Laura's experience with dogs Rosie and Bo

by Dog School West Midlands // August 2017

Laura's experience with dogs Rosie and Bo

Dogs Trust Dog School is all about working with the dogs but also, and importantly, the owners. We, as coaches don’t take the dogs into class and train them, we teach the owners how to do this for themselves. The course aims to develop well mannered, happy dogs who have skills for life with a stronger sense of confidence and bond with their owners. We also work with each owner to build their confidence and skills in dog training and communication with their furry friend. We love helping the owners as much as the dogs.

Recently we had the pleasure of meeting Laura Kearns, who is the Deputy Editor of the Leamington Observer. Laura attended our classes with her two rescue dogs Rosie – a two year old German Shepherd crossed with a collie, and Bo – a four year old Staffordshire Bull Terrier cross Boxer.

Laura came to us with a real interest in teaching her dogs to recall reliably and settle whilst she is out and about...

“My dogs are very sweet, very funny and utterly adorable – until you want them to come back when on a walk that is, or even lie at your feet when you pop into the local pub – I think that is something which only happens on television.”

The first thing we teach all the dogs coming into class is how to settle. We do this by setting the dogs up to succeed and provide them each with their own stations. We ask their owners to bring along a familiar blanket or mat from home and begin providing the dog with the positive reinforcement for being on that mat in the form of a tasty enrichment toy. By the end of the course we aim to see all dogs in class settled on their mats or blankets without any enrichment toys and without barriers. This allows owners to continue what they’ve learnt by taking their mat or blanket with them to the local dog friendly café or pub and teach the same skill in different environments, providing the dog with a familiar cue of the blanket or mat to communicate with them what is expected. Rosie and Bo did amazingly well with this task and were settled in class side-by-side by the end of the course.
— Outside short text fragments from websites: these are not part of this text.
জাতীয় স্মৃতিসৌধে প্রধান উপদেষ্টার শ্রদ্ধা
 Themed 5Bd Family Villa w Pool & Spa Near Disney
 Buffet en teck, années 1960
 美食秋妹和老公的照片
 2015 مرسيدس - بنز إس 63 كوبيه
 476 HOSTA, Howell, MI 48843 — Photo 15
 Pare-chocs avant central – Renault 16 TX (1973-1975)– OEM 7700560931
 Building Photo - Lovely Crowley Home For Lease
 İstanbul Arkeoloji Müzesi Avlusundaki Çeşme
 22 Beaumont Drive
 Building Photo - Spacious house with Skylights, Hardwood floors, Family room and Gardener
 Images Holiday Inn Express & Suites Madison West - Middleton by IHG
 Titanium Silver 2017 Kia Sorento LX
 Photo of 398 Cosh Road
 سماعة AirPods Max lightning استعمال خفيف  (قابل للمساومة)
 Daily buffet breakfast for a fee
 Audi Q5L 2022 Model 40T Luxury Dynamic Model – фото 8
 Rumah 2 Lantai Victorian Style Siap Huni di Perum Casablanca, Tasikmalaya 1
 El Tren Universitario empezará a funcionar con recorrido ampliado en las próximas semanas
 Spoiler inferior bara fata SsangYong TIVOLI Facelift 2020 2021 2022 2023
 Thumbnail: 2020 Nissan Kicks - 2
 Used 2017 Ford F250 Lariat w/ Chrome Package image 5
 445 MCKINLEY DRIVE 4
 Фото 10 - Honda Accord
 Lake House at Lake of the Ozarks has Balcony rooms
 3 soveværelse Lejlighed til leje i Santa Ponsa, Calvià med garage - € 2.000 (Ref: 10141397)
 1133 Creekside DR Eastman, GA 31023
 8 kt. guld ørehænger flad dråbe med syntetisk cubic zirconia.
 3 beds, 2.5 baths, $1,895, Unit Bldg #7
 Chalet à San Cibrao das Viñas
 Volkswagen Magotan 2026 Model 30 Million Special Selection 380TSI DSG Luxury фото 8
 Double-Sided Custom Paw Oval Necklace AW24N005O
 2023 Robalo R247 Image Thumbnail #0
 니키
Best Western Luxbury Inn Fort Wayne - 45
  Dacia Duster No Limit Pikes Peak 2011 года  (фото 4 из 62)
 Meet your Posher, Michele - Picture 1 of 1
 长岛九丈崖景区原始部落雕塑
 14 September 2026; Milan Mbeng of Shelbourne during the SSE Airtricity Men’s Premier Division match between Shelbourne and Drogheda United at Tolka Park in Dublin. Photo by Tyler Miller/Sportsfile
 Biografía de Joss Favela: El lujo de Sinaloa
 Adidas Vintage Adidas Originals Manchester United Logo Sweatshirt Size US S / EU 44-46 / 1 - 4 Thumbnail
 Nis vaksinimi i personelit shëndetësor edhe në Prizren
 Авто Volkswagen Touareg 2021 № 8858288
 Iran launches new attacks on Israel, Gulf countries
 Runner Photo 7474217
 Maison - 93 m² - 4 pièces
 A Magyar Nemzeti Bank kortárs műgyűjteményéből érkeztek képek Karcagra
We like to put our dogs and owners to the test by making things as easy as possible in the first week but building on from this each week by making their tasks a little more challenging, for example adding in distractions or temptations little by little. During the course we took this group outdoors to practice their loose lead walking and recall. Not only do they have the distraction of one another but also the smells and noises of the other dogs and people visiting the busy rehoming centre. This can be a challenge for our owners as ultimately the dog makes the choice on the end of their long line whether they wish to return to their owner or be otherwise engaged! What is key when we teach our dogs recall is that they will get rewarded upon returning to us, and that being with us is the best place to be. We can still provide them with the opportunity to engage with all the other excitements life brings when out and about but when we call their name and ask them to return, this needs to happen for their safety and wellbeing.

When you see perfect recalls happening in the class you can really tell that the owners and their dogs have been practicing and doing their homework to build up their success and strength in the recall cue. Rosie and Bo gave a perfect example when they recalled from tasty treats on offer from our distracting and enthusiastic volunteers to get back to Laura for her attention and rewards.

Laura and her dogs made fantastic progress during our classes and from what we’ve read in the Leamington Observer, she is reaping the benefits of having well trained dogs!

“On the first week we were dragged to the class by our troublesome twosome, but by the end of the class we walked out looking like we were the ones in charge – for once. The difference in our pets has been huge. They come straight back when called, don’t jump up and are settling down when given the correct signal”. Most importantly they enjoy going out as much as we enjoy taking them. The sessions are good for dogs of any age, but I can imagine how useful they would be for puppies – setting them up for a lifetime of good behaviour”

We love to see and hear about the difference Dog School classes have made for the dogs and their owners in building that lifelong bond and strengthening their skills for continuing their learning through reward-based training methods.